Ephéméride | Judith Leiber [11 janvier]

Judith Leiber

11 janvier 1921.
Naissance à Budapest de Judith Leiber, la « Fabergé » du sac à main.

Judith Leiber, née Peto, naquit à Budapest, en Hongrie, le 11 janvier 1921. Ses parents aisés, Emil et Helen Peto, avaient initialement prévu qu’elle fasse fortune dans les crèmes de beauté. Au lieu de cela, elle s’inscrivit dans la guilde hongroise du sac à main, la première femme dans ce cas.

Judith, sa sœur aînée Eva et sa mère survécurent à l’occupation nazie de Budapest en demeurant dans un immeuble réservé aux citoyens suisses. Son père, un austro-hongrois qui dirigeait le département des céréales d’une banque, avait réussi à se procurer un laissez-passer suisse et avait falsifié le document en ajoutant les mots «et famille» à l’aide de la même machine à écrire que celle utilisée pour émettre le laissez-passer.

Au cours de la guerre, Judith rencontre Gerson (Gus) Leiber, un natif de Brooklyn, sergent des transmissions dans l’armée des États-Unis servant en Europe de l’Est. Ils se marient en 1946 et s’installent à New York en 1947. Gerson Leiber est un peintre expressionniste abstrait, membre de la National Academy of Design. Ses toiles sont exposées au Philadelphia Museum of Art, au Smithsonian Museum à Washington, DC, au Musée d’Israël à Jérusalem et dans d’autres institutions.

C’est Gerson qui encourage Judith à se mettre à son compte en 1963 après avoir travaillé pour différents fabricants de sacs à main. Son entreprise, située dans le centre-ville de Manhattan, débute avec une poignée d’employés et grandit jusqu’à 200 personnes.

Bien qu’elle ait créé de nombreux styles de sacs à main dans des matières allant du cachemire à la peau de poisson, Leiber est probablement surtout connue pour ses minaudières en cristal. Ces réticules de soirée sont faits d’une coquille de métal incrustée de perles et se présentent sous forme de bébés cochons, de tranches de melon d’eau, de manchots et de serpents. Presque toutes les premières dames depuis Mamie Eisenhower ont possédé au moins un original de Judith Leiber.

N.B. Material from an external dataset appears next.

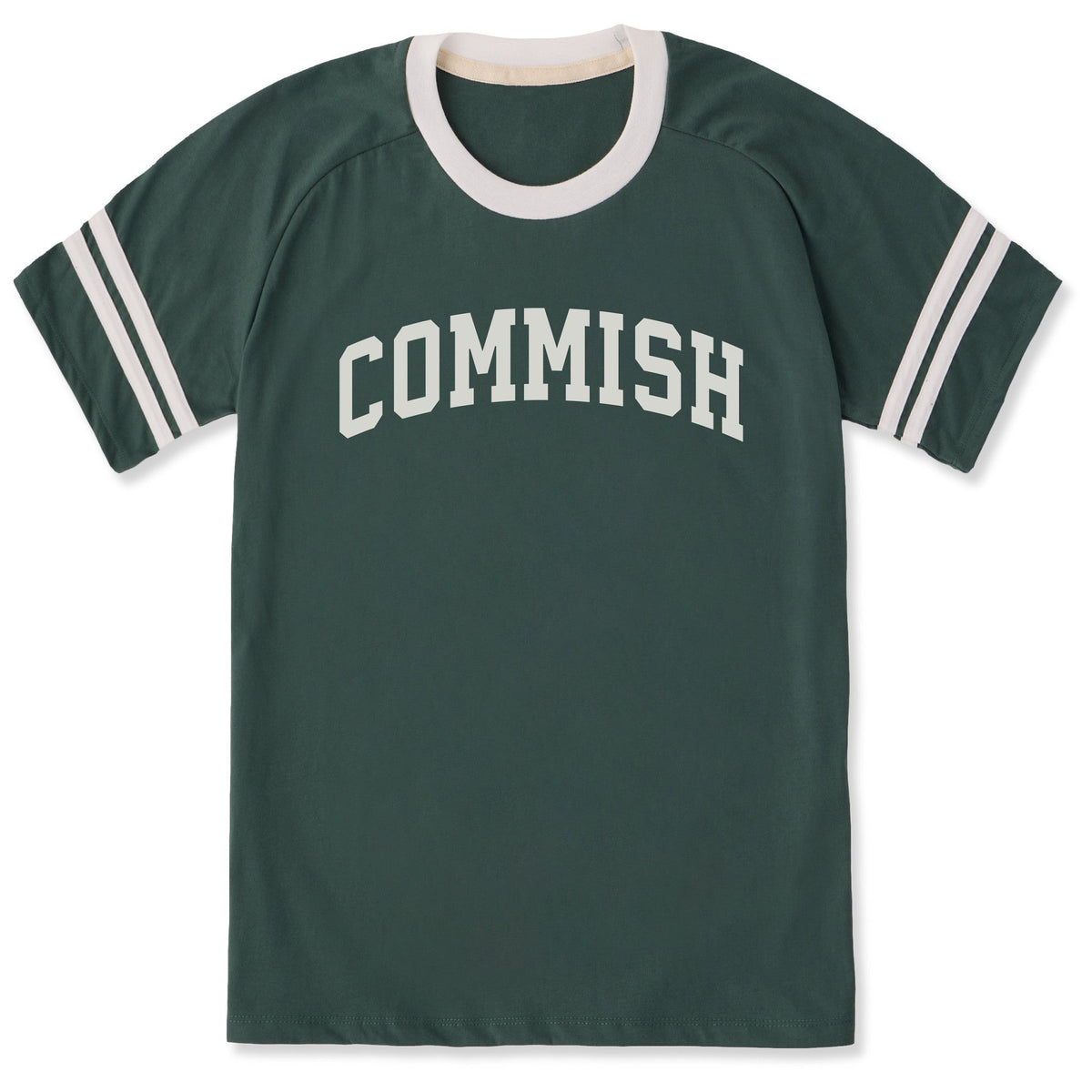 Unisex Commish Arch Sleeve-Striped Tee product image 1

Jacqueline Kennedy emmena le sien au bal inaugural, tandis que Hillary Clinton porte son portefeuille « Socks the Cat » (légendaire chat des Clinton) lorsqu’elle est habillée en robe du soir.

Ce sont surtout les premières dames et les très riches qui peuvent se permettre de posséder un sac à main Leiber, dont le prix peut atteindre 7500 dollars. Collectionner ces sacs est devenu synonyme de goût pour la mode et de richesse. La diva Beverly Sills, présidente du Lincoln Center pour les arts de la scène, possèdait soixante-dix de ces sacs. La mondaine new-yorkaise, Pat Buckley dix-huit. Cependant, ces chiffres palissent en comparaison de la championne toutes catégories des collectionneuses de sacs Leiber, Bernice Norman, une mécène de la Nouvelle-Orléans, qui ne possédait pas moins de trois cents sacs.

Time Products, London acheta la société Leiber en mars 1993 pour 18 millions de dollars. Judith Leiber elle-même prit sa retraite en 1998, mais la société continua à sortir des nouvelles créations inspirées par les créations originales de Leiber. En 2000, Time Products vendit Judith Leiber Inc. au groupe Pegasus Apparel, qui a ensuite changé le nom de la société en The Leiber Group l’année suivante.

Ses créations sont des objets de joaillerie font de Leiber le «Fabergé d’aujourd’hui». Les sacs Judith Leiber sont exposés dans les collections permanentes des grands musées américains, notamment le Metropolitan Museum of Art (New York), la Smithsonian Institution (Washington, DC), la Société historique de Chicago, le Houston Museum of Fine Arts, le Dallas Museum of Art et le Los Angeles County Museum of Art, ainsi que dans le Victoria and Albert Museum (Londres).

Leiber est décédée le 28 avril 2018 à l’âge de 97 ans, quelques heures après son mari.